:: PASSAGE
1r:1
My dear Theo,
Before the year ends, I feel a need to thank you again for all your help and friendship. I’ve sent you almost nothing for a considerable time, but I’m saving up for when you come some day.
I’m sorry that I haven’t managed to make a saleable drawing this year — I really don’t know why it is that I haven’t managed this.
I wish you were in the studio once more. I believe I wrote to you recently that at present I’m occupied with large heads because I felt I needed to study the structure of a skull and the composition of a physiognomy more intimately.
The work is most absorbing, and the other day I found some things that I had long looked for in vain.1 Anyway, you’ll see everything when you come.
The past few days I’ve had a constant, troublesome toothache that sometimes affects my right eye and ear, and may perhaps involve the nerves too. One becomes indifferent to many things when one has toothache, but it’s curious that Daumier’s drawings, for example, are so striking that one almost forgets about the toothache. I have two more sheets by him, ‘Excursion train’,  1v:2 passengers with pale faces and black coats in raw weather who get to the platform too late. Women with howling infants between them.2
Do you know the little book Croquis à la plume written by the draughtsman Henry Monnier (who invented Mr Prudhomme)? In it I read a ‘journey by diligence’, amazingly true to life.3
You’ll still be busy with your inventory and I shan’t hold you up. I heartily wish you the very best in the New Year.
::::
:: MATERIAL SUPPLIED
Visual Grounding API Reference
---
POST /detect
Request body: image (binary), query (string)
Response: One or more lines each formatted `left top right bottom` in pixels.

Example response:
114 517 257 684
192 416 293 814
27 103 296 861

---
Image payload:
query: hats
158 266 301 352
::::
SET EXERCISE 1.
Print the letter to Theo word for word, beginning at the words "The past few" and stopping after "the New Year.".
SET EXERCISE 2.
According to the letter to Theo, which character did Henry Monnier invent?
SET EXERCISE 3.
Go on with the letter to Theo from its final sentence.
The data plays no part in this.

ANSWER 1.
The past few days I’ve had a constant, troublesome toothache that sometimes affects my right eye and ear, and may perhaps involve the nerves too. One becomes indifferent to many things when one has toothache, but it’s curious that Daumier’s drawings, for example, are so striking that one almost forgets about the toothache. I have two more sheets by him, ‘Excursion train’,  1v:2 passengers with pale faces and black coats in raw weather who get to the platform too late. Women with howling infants between them.2
Do you know the little book Croquis à la plume written by the draughtsman Henry Monnier (who invented Mr Prudhomme)? In it I read a ‘journey by diligence’, amazingly true to life.3
You’ll still be busy with your inventory and I shan’t hold you up. I heartily wish you the very best in the New Year.

ANSWER 2.
Mr Prudhomme.

ANSWER 3.
Will we have more luck making saleable drawings in the new year, or finding work for an illustrated magazine, say?
I continue to believe one thing: wrestling with nature is not working in vain, and though I don’t know what the result will be, there will be a result.
I do wish you were in the studio again, not because I can’t make progress or don’t know what to do, but mainly because I’m so afraid that you may think I’m not making progress. And although I can’t show you a definitive result as yet, you would see that it’s gradually developing. And you would see that I’m searching for a great thing.  1v:3
I agree entirely with what you wrote recently, ‘there comes a time when one has mastered drawing to the degree that the format becomes immaterial and one has the proportions in one’s head, so that one can work just as well on a large or a small scale.’
Not only do I agree about that, but on top of that I believe that one can and must raise oneself to a level where one has mastered composition, effects, chiaroscuro to the extent that one can master the most diverse themes and subjects in the field one has chosen — such as today doing a 3rd-class waiting room, tomorrow a rainy day in a poor neighbourhood, another time an almshouse for old men, then a pub or a soup kitchen.
I haven’t got that far yet, but perhaps it’s a long process precisely because I search for the root or origin of many things at the same time.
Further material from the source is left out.